Members of the jury say they regret their guilty verdict in the shooting of California resident Garrett Dotson, the son of A&E Network’s “Storage Wars” host Dan Dotson. But according to prosecutors, 22-year-old Garrett Wilder had his day in court.
There’s no easy part to serving on a jury. To justify a criminal conviction, a jury must believe that the state of Arizona has proven a defendant’s guilt - such that no reasoning person could ever question it. But when the persons questioning that decision are the jurors themselves, it may raise another legal argument altogether.
Two weeks ago, Deputy Mohave County Public Defender Paul Amann filed a motion for a new trial in Wilder’s case after four jurors came forward to express doubt as to their own verdict.

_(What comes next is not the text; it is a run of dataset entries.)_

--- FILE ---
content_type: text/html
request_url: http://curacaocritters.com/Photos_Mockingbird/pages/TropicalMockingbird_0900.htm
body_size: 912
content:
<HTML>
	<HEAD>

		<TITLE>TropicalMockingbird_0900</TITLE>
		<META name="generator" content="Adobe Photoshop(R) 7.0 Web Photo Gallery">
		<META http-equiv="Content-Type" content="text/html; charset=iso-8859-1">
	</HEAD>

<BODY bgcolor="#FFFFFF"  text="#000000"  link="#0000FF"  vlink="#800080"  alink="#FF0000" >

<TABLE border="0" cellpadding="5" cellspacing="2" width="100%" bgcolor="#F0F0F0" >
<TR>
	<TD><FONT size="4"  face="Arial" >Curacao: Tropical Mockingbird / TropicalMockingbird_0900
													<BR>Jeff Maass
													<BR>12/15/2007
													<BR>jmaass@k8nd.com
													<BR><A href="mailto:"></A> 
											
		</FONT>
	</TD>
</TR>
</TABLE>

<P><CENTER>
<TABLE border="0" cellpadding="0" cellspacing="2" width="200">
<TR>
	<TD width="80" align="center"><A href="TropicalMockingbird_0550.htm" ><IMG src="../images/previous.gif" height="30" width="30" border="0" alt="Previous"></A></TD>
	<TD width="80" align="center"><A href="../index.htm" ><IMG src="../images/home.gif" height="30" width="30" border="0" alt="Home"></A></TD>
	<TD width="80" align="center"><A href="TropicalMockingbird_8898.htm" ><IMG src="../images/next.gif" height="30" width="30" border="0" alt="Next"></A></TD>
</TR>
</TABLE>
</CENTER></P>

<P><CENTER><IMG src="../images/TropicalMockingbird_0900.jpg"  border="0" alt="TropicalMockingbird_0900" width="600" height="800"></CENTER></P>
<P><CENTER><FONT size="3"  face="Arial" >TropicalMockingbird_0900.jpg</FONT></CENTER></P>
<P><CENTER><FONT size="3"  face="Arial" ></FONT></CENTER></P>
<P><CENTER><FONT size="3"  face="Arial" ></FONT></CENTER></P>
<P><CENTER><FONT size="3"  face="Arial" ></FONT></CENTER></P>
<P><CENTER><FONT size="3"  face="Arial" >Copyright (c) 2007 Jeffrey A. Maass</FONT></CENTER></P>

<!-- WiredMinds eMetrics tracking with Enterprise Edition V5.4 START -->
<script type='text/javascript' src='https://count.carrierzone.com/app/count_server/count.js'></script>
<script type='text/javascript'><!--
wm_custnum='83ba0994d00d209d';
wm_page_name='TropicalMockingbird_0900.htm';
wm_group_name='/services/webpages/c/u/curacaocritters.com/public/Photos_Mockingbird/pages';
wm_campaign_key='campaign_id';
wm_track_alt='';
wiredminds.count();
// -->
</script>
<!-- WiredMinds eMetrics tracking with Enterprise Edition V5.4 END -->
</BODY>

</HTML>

When deliberating on last month’s trial, Amann says 10 members of Wilder’s jury were in favor of acquitting him on charges including drive-by shooting and aggravated assault. Amann said in his motion that the jury forewoman Susan Kokkinen convinced her fellow jurors to convict Wilder on the charge of drive-by shooting, believing the sentence for the crime would be less than that of aggravated assault.
The penalty for aggravated assault under Arizona statute is 5-15 years in prison. The penalty for drive-by shooting is 7-22 years in prison. According to Amann, the jury would likely have rendered a full acquittal if they had known the difference, and Kokkinen’s suggestion to her fellow jurors was in itself an act of juror misconduct.

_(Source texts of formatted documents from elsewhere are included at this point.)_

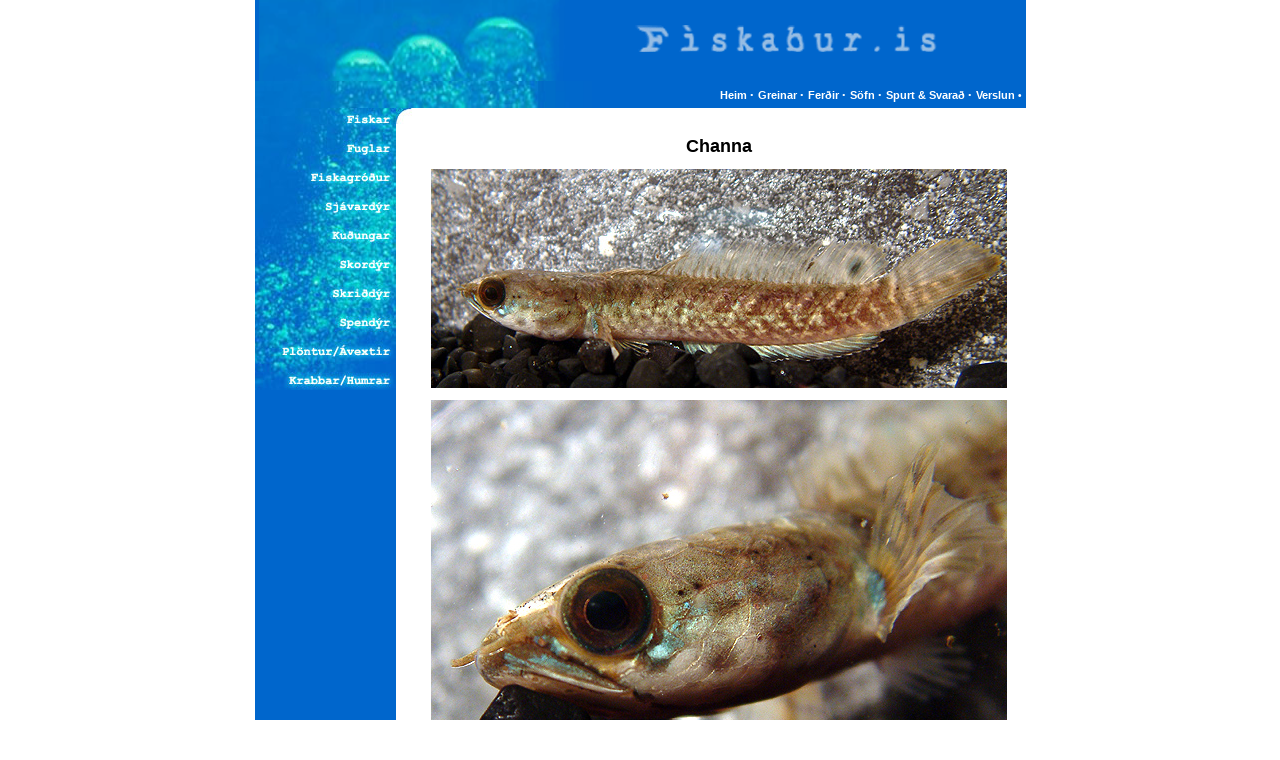

--- FILE ---
content_type: text/html
request_url: https://fiskabur.is/myndir_vefur/Fiskar/channa_litla_grein.htm
body_size: 1623
content:
<HTML>
<HEAD>
<TITLE>Fiskab�r.is</TITLE>

<style type=text/css>BODY {
	SCROLLBAR-ARROW-COLOR: #97AABA; SCROLLBAR-FACE-COLOR: #F2F5F7; SCROLLBAR-HIGHLIGHT-COLOR: #B2C3D0; SCROLLBAR-SHADOW-COLOR: #B2C3D0; SCROLLBAR-3DLIGHT-COLOR: #ffffff; SCROLLBAR-TRACK-COLOR: #FFFFFF; SCROLLBAR-DARKSHADOW-COLOR: #FFFFFF
}
.bold {  font-family: Verdana, Arial, Helvetica, sans-serif; font-size: 9pt; font-style: normal; color: #669999; font-weight: bold}
.bodyplain { font-family: Verdana, Arial, Helvetica, sans-serif; font-size: 9pt; font-style: normal; color: #000000; font-weight: normal}
.boldwhite { font-family: Verdana, Arial, Helvetica, sans-serif; font-size: 8pt; font-style: normal; color: #FFFFFF; font-weight: bold ; text-decoration: none}
.boldwhiteCopy { font-family: Verdana, Arial, Helvetica, sans-serif; font-size: 8pt; font-style: normal; color: 4A627A; font-weight: bold ; text-decoration: none}
.credit { font-family: Verdana, Arial, Helvetica, sans-serif; font-size: 8pt; font-style: normal; color: #CCCCCC; font-weight: bold ; text-decoration: none }
.bodyplainred { font-family: Verdana, Arial, Helvetica, sans-serif; font-size: 9pt; font-style: normal; color: #FF6633; font-weight: normal ; text-decoration: none}
.bodyplaingrey { font-family: Verdana, Arial, Helvetica, sans-serif; font-size: 9pt; font-style: normal; color: #999999; font-weight: normal }
.bodyplainwhite { font-family: Verdana, Arial, Helvetica, sans-serif; font-size: 9pt; font-style: normal; color: 98A2AB; font-weight: normal }
</style>
</HEAD>
<BODY BGCOLOR=#FFFFFF leftmargin="0" topmargin="0" marginwidth="0" marginheight="0">
<span class="bodyplaingrey"></span> <span class="bodyplainred"></span> <span class="credit"></span> 
<span class="boldwhiteCopy"></span> <span class="boldwhite"></span> <span class="bodyplain"></span> 
<table width="771" cellspacing="0" cellpadding="0" align="center">
  <tr> 
    <td width="325" height="81" valign="top" bgcolor="#0066CC"> 
      <div align="right">
        <p><img src="../../images/efst_horn.gif" width="321" height="81" border="0"></p>
        </div></td>
    <td width="444" height="81" valign="top" nowrap background="../../images/fiskur.gif" bgcolor="#0066CC" class="bodyplainwhite">&nbsp;</td>
  </tr>
  <tr> 
    <td height="18" colspan="2" valign="top"> 
      <table border="0" cellspacing="0" cellpadding="0" width="100%" height="21" background="../../images/bkgrnnav_pattern.jpg">
        <tr> 
          <td width="42%" background="../../images/bkgrnnav.jpg" bgcolor="#0066CC"> 
            <p class="boldwhite" align="right"><img src="../../images/bkgrnnavtest.jpg" width="337" height="27" border="0" align="top"></p></td>
          <td width="58%" bgcolor="#0066CC"><div align="right"><a href="../../index.htm" class="boldwhite">Heim 
              </a><font color="#FFFFFF" size="1">�</font> <a href="../../greinar.htm" class="boldwhite">Greinar 
              </a><font color="#FFFFFF" size="1">�</font> <a href="../../ferdir.htm" class="boldwhite">Fer&eth;ir 
              </a><font color="#FFFFFF" size="1">�</font> <a href="../../sofn.htm" class="boldwhite">S&ouml;fn 
              </a><font color="#FFFFFF" size="1">�</font> <a href="../../spurt_svarad.htm" class="boldwhite">Spurt 
              &amp; Svara&eth; </a><font color="#FFFFFF" size="1">�</font> <a href="../../frodleikur.htm" class="boldwhite">Verslun 
              <font color="#FFFFFF" size="1">�</font></a></div></td>
          <td width="0%" bgcolor="#0066CC">&nbsp;</td>
        </tr>
      </table>
    </td>
  </tr>
  <tr> 
    <td class="bodyplain" colspan="2"> 
      <table width="100%" border="0" cellspacing="0" cellpadding="0">
        <tr> 
          <td width="141" bgcolor="#0066CC" valign="top"><img src="../../images/bkgrnbodytest_nytt.jpg" width="141" height="282" border="0" usemap="#Map"> 
            <map name="Map">
              <area shape="rect" coords="84,5,136,20" href="fiskar_flokkar.htm">
              <area shape="rect" coords="87,35,138,49" href="../fuglar/fuglar_flokkar.htm">
              <area shape="rect" coords="52,62,136,74" href="../fiskagrodur/fiskagrodur_flokkar.htm">
              <area shape="rect" coords="65,90,136,105" href="../kvikindin_ha/kvikindi_myndir.htm">
              <area shape="rect" coords="71,118,137,136" href="../kudungar/kudungar_flokkar1.htm">
              <area shape="rect" coords="80,147,133,162" href="../skriddyr/skordyr/skordyra_flokkur.htm">
              <area shape="rect" coords="73,177,136,193" href="../skriddyr/Skridyr_flokkar.htm">
              <area shape="rect" coords="82,207,134,221" href="../spendyr/spendyr_flokkar.htm">
              <area shape="rect" coords="24,236,136,249" href="../plontur_avextir/plontur_avextir_myndir.htm">
              <area shape="rect" coords="28,262,135,281" href="../krabbar_humrar/Krabbar_humrar_myndir.htm">
            </map></td>
          <td width="16" valign="top"> 
            <table width="100%" border="0" cellspacing="0" cellpadding="0">
              <tr> 
                <td width="16" height="16"><img src="../../images/cornertop.jpg" width="16" height="16"></td>
              </tr>
            </table>
          </td>
          <td valign="top"> <p align="center" class="bodyplain"><span class="bodyplain"><br>
              <br>
              <strong><font size="4">Channa </font></strong></span></p>
            <p align="center" class="bodyplain"><strong><font size="4"><img src="channa/or%20(1).JPG" width="576" height="219"></font></strong></p>
            <p align="center" class="bodyplain"><strong><font size="4"><img src="channa/or%20(2).JPG" width="576" height="375"></font></strong></p>
            <p align="center" class="bodyplain"><strong><font size="4"><img src="channa/or%20(5).JPG" width="576" height="343"></font></strong></p>
            <p align="center" class="bodyplain"><strong><font size="4"><img src="channa/or%20(3).JPG" width="576" height="275"></font></strong></p>
            <p align="center" class="bodyplain"><strong><font size="4"><img src="channa/or%20(4).JPG" width="576" height="293"></font></strong></p>
            <p align="center" class="bodyplain"><strong></strong></p>
            <p align="center" class="bodyplain">&nbsp;</p>
            </td>
        </tr>
      </table>
      <table width="100%" border="0" cellspacing="0" cellpadding="0">
        <tr> 
          <td width="141" bgcolor="#0066CC">&nbsp;</td>
          <td width="16"><img src="../../images/cornerbottom.gif" width="16" height="19"></td>
          <td>&nbsp;</td>
        </tr>
      </table>
      <table width="100%" border="0" cellspacing="0" cellpadding="0">
        <tr> 
          <td height="19" bgcolor="#0066CC"> 
            <div align="right" class="bodyplainwhite">Copyright � 2004 TkO-grafik.is<img src="../../images/clear.gif" width="60" height="1"></div>
          </td>
          <td width="31" height="19" bgcolor="#0066CC">&nbsp;</td>
          <td bgcolor="#0066CC" width="100">&nbsp;</td>
        </tr>
      </table>
      <div align="right" class="credit"><img src="../../images/rammi.gif" width="187" height="20"></div>
    </td>
  </tr>
</table>
</BODY>
</HTML>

Deputy Mohave County Attorney Kellen Marlow filed an argument Friday against Amann’s motion for a new trial. According to Marlow, Kokkinen’s alleged statements during jury deliberations do not in themselves justify a new trial in the case. The jury was instructed by the court not to consider sentencing in the case when reaching its verdict - but according to Marlow, the jury’s apparent failure to obey the court’s instruction is also not justification for a new trial under Arizona statute.

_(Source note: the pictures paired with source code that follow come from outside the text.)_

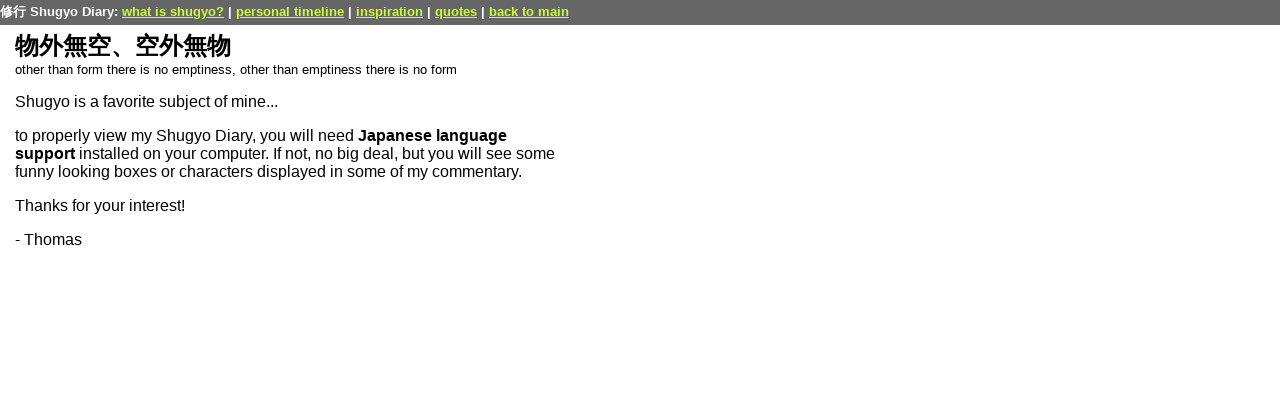

--- FILE ---
content_type: text/html
request_url: http://www.lion-gv.com/v08/shugyo/index.html
body_size: 393
content:
<html>
<head>
<title>Lion's Shugyo Diary</title>
<meta http-equiv="shugyo, shugyo, Shugyo, Shugyosha, shugyosha, Shugyo Diary, Musashi, Tanouye, Kendo, Shaolin, Budo, Bushido, Yamaoka Tesshu, lion-gv, thomas, grover, lotek," content="text/html; charset=Shift_JIS">
</head>
<frameset rows="25,*" frameborder="NO" border="0" framespacing="0" cols="*"> 
  <frame name="navbar" src="html/navbar.html" frameborder="NO" noresize marginwidth="0" marginheight="0">
  <frame src="html/intro.html" name="sdcontent" frameborder="NO" scrolling="YES" marginwidth="0" marginheight="0" id="sdcontent">
</frameset>
<noframes> 
<body bgcolor="#FFFFFF" text="#000000">Lion's Shugyo Diary Main Page
</body>
</noframes> 
</html>


--- FILE ---
content_type: text/html
request_url: http://www.lion-gv.com/v08/shugyo/html/navbar.html
body_size: 446
content:
<html>
<head>
<title>Shugyo Diary</title>
<meta http-equiv="Content-Type" content="text/html; charset=shift_jis">
</head>

<body bgcolor="#666666" text="#FFFFFF" link="#CCFF33" vlink="#FFCC00" alink="#FFFF00" leftmargin="0" topmargin="0" marginwidth="0" marginheight="0">
<table height="25" border="0" cellpadding="0" cellspacing="0">
  <tr>
    <td><font size="-1" face="Arial, Helvetica, sans-serif"><strong>修行</strong><b> Shugyo Diary: <a href="what_is_shugyo.html" target="sdcontent">what 
      is shugyo?</a> | <a href="personal_timeline.html" target="sdcontent">personal 
      timeline</a> | <a href="inspiration.html" target="sdcontent">inspiration</a> 
      | <a href="quotes.html" target="sdcontent">quotes</a> | <a href="../../../index.html" target="_top">back 
    to main</a></b></font></td>
  </tr>
</table>
</body>
</html>


--- FILE ---
content_type: text/html
request_url: http://www.lion-gv.com/v08/shugyo/html/intro.html
body_size: 576
content:
<html>
<head>
<title>Shugyo Diary</title>
<meta http-equiv="Content-Type" content="text/html; charset=Shift_JIS">
</head>

<body bgcolor="#FFFFFF" text="#000000" leftmargin="0" topmargin="0" marginwidth="0" marginheight="0">
<table border="0" cellspacing="5" cellpadding="0" width="566">
  <tr> 
    <td width="5"> </td>
    <td width="546"> 
      <p><font size="5"><b><font face="Arial, Helvetica, sans-serif">物外無空、空外無物</font></b><font face="Arial, Helvetica, sans-serif"><br>
            <font size="2">other than form there is no emptiness, other than emptiness 
        there is no form</font></font></font></p>
      <p><font face="Arial, Helvetica, sans-serif">Shugyo is a favorite subject of mine... </font></p>
      <p><font face="Arial, Helvetica, sans-serif"> to properly view my Shugyo Diary, you will need <b>Japanese language 
        support</b> installed on your computer. If not, no big deal, but you will 
        see some funny looking boxes or characters displayed in some of my commentary.</font></p>
    <p><font face="Arial, Helvetica, sans-serif">Thanks for your interest!</font></p>
    <p><font face="Arial, Helvetica, sans-serif">- Thomas </font></p></td>
  </tr>
</table>
</body>
</html>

“The defendant has failed to show jury misconduct sufficient to warrant a new trial,” Marlow wrote in his argument. “His motion should be denied.”
The shooting took place Sept. 13, 2020, while Dotson was staying in a rental home on the 2100 block of Injo Drive. According to police statements, Dotson had returned to the residence after an evening with friends, and was standing in front of the location with an acquaintance when Wilder drove past the rental property. Police said that Wilder shouted at Dotson from the window of his vehicle, and told Dotson to “go back where he came from.”
Wilder later testified at his trial that he said nothing of the kind.
Police said that Dotson approached Wilder’s vehicle to confront him, and Wilder shot the victim from the vehicle’s window before leaving the scene.
Emergency first responders transported Dotson to Havasu Regional Medical Center, before he was flown to a Las Vegas hospital for life-saving medical treatment.
The search for Dotson’s shooter ended one day later, when a witness to the incident came forward and identified Wilder to police.
According to the police report, Wilder told detectives when questioned that he believed Dotson and his companion intended to harm him at the scene, and attempted to pull open the door of his vehicle. Wilder allegedly told detectives - and later his jury - that he shot the victim in self defense.
Sentencing in the case is now set for Dec. 20. The court is scheduled to hear attorneys’ arguments for and against Amann’s request to overturn Wilder’s conviction on Dec. 1.